● **WRITTEN INSTRUCTION 1**: In the commit text, condense the paragraph beginning "SimplifyDemandedBits can remove bits" into a short bulleted list that keeps its main facts.
● **WRITTEN INSTRUCTION 2**: Write out everything in the listing from the line containing "Among the wooden" down to the line containing "Answer: (364,243)", with both of those lines included.

● **EXCERPT**:
━━━━━━━━━━━━━━━━━━━━━━━━━━━━━━
[DAGCombiner] Use computeKnownBits to match rotate patterns that have had their amount masking modified by simplifyDemandedBits

SimplifyDemandedBits can remove bits from the masks for the shift amounts we need to see to detect rotates. This patch uses zeroes from computeKnownBits to fill in some of these mask bits to make the match work. As currently written this calls computeKnownBits even when the mask hasn't been simplified because it made the code simpler. If we're worried about compile time performance we can improve this. I know we're talking about making a rotate intrinsic, but hopefully we can go ahead and do this change and just make sure the rotate intrinsic also handles it. Differential Revision: https://reviews.llvm.org/D47116 llvm-svn: 332895
2024-10-22 20:43:44 +02:00 · 2018-05-21 21:09:18 +00:00 · 2018-05-21 21:09:18 +00:00 · ac8a899f0f
commit ac8a899f0f
parent 93fe0f0f18
3 changed files with 30 additions and 57 deletions
--- a/lib/CodeGen/SelectionDAG/DAGCombiner.cpp
+++ b/lib/CodeGen/SelectionDAG/DAGCombiner.cpp
@ -4823,7 +4823,8 @@ bool DAGCombiner::MatchRotateHalf(SDValue Op, SDValue &Shift, SDValue &Mask) {
 // reduces to a rotate in direction shift2 by Pos or (equivalently) a rotate
 // in direction shift1 by Neg.  The range [0, EltSize) means that we only need
 // to consider shift amounts with defined behavior.
━━━━━━━━━━━━━━━━━━━━━━━━━━━━━━
● **GIVEN RECORDS**:
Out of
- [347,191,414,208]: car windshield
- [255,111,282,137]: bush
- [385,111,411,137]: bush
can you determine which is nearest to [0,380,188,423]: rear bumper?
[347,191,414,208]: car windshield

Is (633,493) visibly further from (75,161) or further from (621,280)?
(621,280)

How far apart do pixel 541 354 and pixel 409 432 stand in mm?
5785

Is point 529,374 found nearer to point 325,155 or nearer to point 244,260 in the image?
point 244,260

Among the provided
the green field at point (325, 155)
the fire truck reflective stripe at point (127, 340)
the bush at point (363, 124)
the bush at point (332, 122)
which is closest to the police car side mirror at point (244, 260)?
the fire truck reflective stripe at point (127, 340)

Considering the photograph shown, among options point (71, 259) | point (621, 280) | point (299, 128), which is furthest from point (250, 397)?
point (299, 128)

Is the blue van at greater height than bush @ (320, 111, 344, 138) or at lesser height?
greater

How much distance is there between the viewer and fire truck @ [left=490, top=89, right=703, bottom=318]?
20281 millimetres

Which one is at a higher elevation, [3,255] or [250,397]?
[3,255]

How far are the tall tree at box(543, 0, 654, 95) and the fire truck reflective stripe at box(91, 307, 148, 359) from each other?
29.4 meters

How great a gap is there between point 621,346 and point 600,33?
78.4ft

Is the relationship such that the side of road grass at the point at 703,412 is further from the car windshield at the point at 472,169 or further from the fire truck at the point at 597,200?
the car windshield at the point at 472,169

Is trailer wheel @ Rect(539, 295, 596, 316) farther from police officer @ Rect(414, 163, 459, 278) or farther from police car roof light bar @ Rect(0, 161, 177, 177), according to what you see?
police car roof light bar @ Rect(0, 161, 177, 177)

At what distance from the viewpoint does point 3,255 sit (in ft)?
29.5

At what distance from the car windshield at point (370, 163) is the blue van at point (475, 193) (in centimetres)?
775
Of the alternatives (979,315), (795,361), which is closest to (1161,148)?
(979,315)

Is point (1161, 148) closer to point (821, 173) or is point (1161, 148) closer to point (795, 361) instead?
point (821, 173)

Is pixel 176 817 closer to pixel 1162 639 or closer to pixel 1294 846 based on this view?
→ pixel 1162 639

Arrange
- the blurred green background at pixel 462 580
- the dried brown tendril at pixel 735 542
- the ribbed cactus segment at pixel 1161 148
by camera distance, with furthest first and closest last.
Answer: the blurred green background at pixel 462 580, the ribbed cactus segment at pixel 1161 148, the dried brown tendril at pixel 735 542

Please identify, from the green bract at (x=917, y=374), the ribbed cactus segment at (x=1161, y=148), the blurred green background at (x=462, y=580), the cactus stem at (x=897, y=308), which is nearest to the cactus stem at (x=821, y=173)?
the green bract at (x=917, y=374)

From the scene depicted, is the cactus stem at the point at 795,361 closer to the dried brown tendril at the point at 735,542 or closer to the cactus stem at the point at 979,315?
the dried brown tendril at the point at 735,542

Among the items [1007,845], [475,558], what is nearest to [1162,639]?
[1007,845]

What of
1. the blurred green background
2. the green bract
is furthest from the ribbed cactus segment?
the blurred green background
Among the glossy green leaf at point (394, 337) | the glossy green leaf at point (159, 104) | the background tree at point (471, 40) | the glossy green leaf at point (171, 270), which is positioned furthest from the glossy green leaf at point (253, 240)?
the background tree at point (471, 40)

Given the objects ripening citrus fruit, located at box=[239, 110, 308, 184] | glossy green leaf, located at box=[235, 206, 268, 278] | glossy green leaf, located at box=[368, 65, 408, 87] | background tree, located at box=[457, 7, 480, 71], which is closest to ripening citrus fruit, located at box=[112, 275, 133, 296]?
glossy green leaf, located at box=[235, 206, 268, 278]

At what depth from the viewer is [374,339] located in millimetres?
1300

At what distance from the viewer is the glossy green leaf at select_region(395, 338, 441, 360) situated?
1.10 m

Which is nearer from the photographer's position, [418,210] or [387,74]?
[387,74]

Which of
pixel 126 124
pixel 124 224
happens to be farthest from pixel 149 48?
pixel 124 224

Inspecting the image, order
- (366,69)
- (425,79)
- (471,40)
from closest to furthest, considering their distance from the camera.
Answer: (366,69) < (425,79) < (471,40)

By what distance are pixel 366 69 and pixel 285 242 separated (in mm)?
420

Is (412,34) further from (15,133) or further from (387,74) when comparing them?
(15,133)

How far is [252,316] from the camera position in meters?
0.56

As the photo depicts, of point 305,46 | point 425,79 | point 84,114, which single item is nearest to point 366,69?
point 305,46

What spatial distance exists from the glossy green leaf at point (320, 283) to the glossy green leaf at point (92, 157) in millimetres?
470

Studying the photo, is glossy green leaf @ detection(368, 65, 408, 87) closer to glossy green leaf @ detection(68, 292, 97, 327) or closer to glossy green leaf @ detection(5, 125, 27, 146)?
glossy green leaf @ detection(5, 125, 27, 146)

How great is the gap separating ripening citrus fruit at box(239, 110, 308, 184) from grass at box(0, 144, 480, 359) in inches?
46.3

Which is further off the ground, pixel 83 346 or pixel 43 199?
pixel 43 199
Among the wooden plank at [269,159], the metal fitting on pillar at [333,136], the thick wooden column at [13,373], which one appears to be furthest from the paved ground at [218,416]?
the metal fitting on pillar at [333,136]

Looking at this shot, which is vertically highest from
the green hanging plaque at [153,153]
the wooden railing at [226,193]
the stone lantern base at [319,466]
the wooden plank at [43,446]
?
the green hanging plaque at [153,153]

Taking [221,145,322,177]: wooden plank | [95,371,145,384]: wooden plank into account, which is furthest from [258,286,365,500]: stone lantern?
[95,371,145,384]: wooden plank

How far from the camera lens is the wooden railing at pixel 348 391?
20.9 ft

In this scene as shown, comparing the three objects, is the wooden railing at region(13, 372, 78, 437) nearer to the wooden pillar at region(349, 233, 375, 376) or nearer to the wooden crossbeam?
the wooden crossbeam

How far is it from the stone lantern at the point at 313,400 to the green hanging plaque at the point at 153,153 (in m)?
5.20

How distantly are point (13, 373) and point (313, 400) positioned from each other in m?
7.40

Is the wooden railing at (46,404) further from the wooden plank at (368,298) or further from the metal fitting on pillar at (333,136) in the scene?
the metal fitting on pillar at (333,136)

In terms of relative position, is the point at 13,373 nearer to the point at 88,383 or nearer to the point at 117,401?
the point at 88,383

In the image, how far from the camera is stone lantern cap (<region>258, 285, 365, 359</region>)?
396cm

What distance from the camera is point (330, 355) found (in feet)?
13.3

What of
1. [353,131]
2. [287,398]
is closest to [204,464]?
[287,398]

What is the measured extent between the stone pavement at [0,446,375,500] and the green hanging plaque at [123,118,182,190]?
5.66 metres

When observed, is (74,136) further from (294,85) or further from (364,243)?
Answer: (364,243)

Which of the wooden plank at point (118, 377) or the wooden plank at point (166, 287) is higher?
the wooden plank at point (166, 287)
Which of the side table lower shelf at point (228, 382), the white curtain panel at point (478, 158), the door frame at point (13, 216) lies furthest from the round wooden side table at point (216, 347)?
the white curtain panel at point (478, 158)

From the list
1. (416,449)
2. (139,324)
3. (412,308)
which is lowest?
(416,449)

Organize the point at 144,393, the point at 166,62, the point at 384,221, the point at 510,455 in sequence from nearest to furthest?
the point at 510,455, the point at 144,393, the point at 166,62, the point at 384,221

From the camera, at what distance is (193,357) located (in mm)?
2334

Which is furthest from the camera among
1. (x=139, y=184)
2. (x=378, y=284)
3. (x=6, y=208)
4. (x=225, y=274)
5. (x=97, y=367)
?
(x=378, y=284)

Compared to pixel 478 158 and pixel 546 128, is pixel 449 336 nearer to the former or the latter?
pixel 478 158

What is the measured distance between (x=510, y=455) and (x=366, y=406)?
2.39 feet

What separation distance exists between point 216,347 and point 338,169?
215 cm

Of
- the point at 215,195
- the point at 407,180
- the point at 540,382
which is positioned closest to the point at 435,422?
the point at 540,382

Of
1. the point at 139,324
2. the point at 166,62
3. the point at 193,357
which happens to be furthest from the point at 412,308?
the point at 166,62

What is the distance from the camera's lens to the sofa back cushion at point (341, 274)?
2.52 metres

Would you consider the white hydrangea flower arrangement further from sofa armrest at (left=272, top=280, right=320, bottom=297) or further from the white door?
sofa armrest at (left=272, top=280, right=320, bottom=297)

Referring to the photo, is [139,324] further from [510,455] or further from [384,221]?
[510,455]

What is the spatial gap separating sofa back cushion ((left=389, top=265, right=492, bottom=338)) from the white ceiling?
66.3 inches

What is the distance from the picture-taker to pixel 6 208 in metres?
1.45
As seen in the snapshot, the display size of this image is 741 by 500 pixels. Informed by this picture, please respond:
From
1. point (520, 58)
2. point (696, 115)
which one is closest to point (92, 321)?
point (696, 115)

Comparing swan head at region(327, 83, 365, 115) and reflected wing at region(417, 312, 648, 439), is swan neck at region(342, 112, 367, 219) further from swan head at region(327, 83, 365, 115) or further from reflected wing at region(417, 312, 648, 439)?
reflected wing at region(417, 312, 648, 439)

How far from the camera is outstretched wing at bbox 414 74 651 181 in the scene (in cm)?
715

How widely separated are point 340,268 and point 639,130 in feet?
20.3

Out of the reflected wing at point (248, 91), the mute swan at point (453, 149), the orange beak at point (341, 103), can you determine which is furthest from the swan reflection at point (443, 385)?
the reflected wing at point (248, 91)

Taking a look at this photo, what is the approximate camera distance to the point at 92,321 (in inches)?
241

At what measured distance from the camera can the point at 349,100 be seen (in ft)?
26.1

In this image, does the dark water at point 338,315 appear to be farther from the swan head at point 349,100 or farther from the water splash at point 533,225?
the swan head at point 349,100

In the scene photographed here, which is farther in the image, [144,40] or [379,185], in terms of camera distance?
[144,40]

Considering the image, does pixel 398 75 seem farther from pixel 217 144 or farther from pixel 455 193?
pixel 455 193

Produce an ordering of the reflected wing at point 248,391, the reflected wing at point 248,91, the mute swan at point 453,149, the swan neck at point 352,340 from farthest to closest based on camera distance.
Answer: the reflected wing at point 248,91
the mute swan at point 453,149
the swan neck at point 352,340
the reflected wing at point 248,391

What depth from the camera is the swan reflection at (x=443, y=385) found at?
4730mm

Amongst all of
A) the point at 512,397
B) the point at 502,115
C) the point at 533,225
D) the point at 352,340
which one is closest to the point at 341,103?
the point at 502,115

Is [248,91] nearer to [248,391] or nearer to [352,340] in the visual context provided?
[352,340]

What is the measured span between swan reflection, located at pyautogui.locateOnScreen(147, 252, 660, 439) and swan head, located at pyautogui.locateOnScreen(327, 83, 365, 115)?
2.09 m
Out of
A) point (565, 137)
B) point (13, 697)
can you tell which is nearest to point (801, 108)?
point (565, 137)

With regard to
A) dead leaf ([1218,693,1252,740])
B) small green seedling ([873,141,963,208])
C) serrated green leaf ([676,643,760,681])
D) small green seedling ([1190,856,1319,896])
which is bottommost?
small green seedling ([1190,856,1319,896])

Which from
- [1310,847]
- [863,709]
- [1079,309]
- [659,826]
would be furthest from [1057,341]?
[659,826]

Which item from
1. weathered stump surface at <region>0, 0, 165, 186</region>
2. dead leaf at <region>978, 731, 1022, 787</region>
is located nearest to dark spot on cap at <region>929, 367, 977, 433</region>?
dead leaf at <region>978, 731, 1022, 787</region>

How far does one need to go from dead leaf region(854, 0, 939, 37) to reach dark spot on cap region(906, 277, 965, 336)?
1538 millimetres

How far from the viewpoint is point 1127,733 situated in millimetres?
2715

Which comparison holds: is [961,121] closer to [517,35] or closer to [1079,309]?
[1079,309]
━━━━━━━━━━━━━━━━━━━━━━━━━━━━━━
● **EXERCISE ANSWER 1**:
- SimplifyDemandedBits can strip bits from the shift-amount masks that rotate detection needs to see.
- The patch uses zeroes from computeKnownBits to fill in some of those mask bits so the match works.
- To keep the code simpler, computeKnownBits is called even when the mask hasn't been simplified. This can be improved if compile-time performance is a concern.
- A rotate intrinsic is under discussion, but the intent is to make this change now and ensure the intrinsic also handles it.
- Differential Revision: https://reviews.llvm.org/D47116; llvm-svn: 332895.

● **EXERCISE ANSWER 2**:
Among the wooden plank at [269,159], the metal fitting on pillar at [333,136], the thick wooden column at [13,373], which one appears to be furthest from the paved ground at [218,416]?
the metal fitting on pillar at [333,136]

Looking at this shot, which is vertically highest from
the green hanging plaque at [153,153]
the wooden railing at [226,193]
the stone lantern base at [319,466]
the wooden plank at [43,446]
?
the green hanging plaque at [153,153]

Taking [221,145,322,177]: wooden plank | [95,371,145,384]: wooden plank into account, which is furthest from [258,286,365,500]: stone lantern?
[95,371,145,384]: wooden plank

How far from the camera lens is the wooden railing at pixel 348 391?
20.9 ft

In this scene as shown, comparing the three objects, is the wooden railing at region(13, 372, 78, 437) nearer to the wooden pillar at region(349, 233, 375, 376) or nearer to the wooden crossbeam?
the wooden crossbeam

How far is it from the stone lantern at the point at 313,400 to the green hanging plaque at the point at 153,153 (in m)?
5.20

How distantly are point (13, 373) and point (313, 400) positioned from each other in m?
7.40

Is the wooden railing at (46,404) further from the wooden plank at (368,298) or further from the metal fitting on pillar at (333,136) in the scene?
the metal fitting on pillar at (333,136)

In terms of relative position, is the point at 13,373 nearer to the point at 88,383 or nearer to the point at 117,401?
the point at 88,383

In the image, how far from the camera is stone lantern cap (<region>258, 285, 365, 359</region>)?
396cm

What distance from the camera is point (330, 355) found (in feet)?
13.3

What of
1. [353,131]
2. [287,398]
is closest to [204,464]?
[287,398]

What is the measured extent between the stone pavement at [0,446,375,500] and the green hanging plaque at [123,118,182,190]?
5.66 metres

When observed, is (74,136) further from (294,85) or further from (364,243)?
Answer: (364,243)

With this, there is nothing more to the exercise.